# The exercise:
Return, word for word, everything in the records below from the line containing "At what distance is" down to the last line of the records, with both of those lines included.

# Input rows:
------------------------------------------------
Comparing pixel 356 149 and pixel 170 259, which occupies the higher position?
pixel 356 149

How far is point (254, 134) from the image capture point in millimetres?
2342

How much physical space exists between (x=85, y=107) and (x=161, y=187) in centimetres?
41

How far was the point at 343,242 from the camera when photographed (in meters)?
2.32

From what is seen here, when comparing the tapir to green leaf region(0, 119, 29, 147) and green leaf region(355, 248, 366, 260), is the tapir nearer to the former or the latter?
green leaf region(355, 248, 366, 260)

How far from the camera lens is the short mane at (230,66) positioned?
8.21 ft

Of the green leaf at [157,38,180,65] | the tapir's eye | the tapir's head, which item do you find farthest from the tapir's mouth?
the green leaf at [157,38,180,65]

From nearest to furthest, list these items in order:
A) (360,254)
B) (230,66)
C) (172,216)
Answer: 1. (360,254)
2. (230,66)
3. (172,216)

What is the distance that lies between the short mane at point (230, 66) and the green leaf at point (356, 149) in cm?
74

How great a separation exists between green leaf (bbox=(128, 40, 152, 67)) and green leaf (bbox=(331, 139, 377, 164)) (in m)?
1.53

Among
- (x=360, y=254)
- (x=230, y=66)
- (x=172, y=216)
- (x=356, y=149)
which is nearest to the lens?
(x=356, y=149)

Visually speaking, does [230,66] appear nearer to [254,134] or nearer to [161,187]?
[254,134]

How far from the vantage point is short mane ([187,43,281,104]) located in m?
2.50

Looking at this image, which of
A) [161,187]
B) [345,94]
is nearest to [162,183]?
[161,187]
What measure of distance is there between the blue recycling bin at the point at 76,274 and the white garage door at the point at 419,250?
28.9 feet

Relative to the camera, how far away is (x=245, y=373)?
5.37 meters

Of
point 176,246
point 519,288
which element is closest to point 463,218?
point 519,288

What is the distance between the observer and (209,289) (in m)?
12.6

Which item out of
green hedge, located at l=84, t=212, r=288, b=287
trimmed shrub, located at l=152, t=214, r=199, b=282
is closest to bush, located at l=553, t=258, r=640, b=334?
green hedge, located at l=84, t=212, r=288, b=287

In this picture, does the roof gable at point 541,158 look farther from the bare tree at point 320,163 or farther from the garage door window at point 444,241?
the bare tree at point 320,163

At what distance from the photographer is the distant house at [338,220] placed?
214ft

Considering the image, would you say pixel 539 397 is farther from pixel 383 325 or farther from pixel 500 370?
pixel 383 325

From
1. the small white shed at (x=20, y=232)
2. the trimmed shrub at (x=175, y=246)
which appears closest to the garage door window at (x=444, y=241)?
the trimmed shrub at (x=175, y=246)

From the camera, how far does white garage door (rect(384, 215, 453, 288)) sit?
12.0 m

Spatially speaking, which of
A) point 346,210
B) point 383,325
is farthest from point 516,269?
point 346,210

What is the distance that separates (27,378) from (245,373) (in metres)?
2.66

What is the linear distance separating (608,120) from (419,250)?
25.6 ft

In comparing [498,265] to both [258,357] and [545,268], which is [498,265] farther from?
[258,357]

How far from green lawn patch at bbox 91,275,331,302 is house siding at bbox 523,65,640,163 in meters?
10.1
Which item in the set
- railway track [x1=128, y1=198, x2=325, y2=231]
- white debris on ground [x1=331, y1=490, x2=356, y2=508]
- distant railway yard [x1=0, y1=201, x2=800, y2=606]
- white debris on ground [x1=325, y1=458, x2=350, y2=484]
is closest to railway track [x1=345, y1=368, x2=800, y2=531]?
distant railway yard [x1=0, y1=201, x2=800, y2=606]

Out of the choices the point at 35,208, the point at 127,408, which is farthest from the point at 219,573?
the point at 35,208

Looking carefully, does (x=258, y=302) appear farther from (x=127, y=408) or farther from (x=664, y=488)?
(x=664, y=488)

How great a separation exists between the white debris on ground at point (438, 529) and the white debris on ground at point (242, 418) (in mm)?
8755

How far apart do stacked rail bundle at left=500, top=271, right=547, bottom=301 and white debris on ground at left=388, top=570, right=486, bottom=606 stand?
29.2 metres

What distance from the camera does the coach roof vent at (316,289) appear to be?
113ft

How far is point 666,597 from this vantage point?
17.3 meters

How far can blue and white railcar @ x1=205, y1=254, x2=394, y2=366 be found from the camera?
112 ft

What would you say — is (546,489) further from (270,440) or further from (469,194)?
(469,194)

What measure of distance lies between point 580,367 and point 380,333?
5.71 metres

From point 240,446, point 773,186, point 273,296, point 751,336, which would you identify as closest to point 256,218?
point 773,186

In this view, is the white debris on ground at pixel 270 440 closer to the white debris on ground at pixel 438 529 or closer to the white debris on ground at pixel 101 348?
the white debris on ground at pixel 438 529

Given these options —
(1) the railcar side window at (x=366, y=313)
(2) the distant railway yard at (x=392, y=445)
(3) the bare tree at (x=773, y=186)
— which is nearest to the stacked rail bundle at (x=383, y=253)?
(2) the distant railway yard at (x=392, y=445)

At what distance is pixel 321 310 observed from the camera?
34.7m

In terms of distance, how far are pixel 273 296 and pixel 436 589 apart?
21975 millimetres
------------------------------------------------
# Answer below:
At what distance is pixel 321 310 observed from the camera?
34.7m

In terms of distance, how far are pixel 273 296 and pixel 436 589 apart?
21975 millimetres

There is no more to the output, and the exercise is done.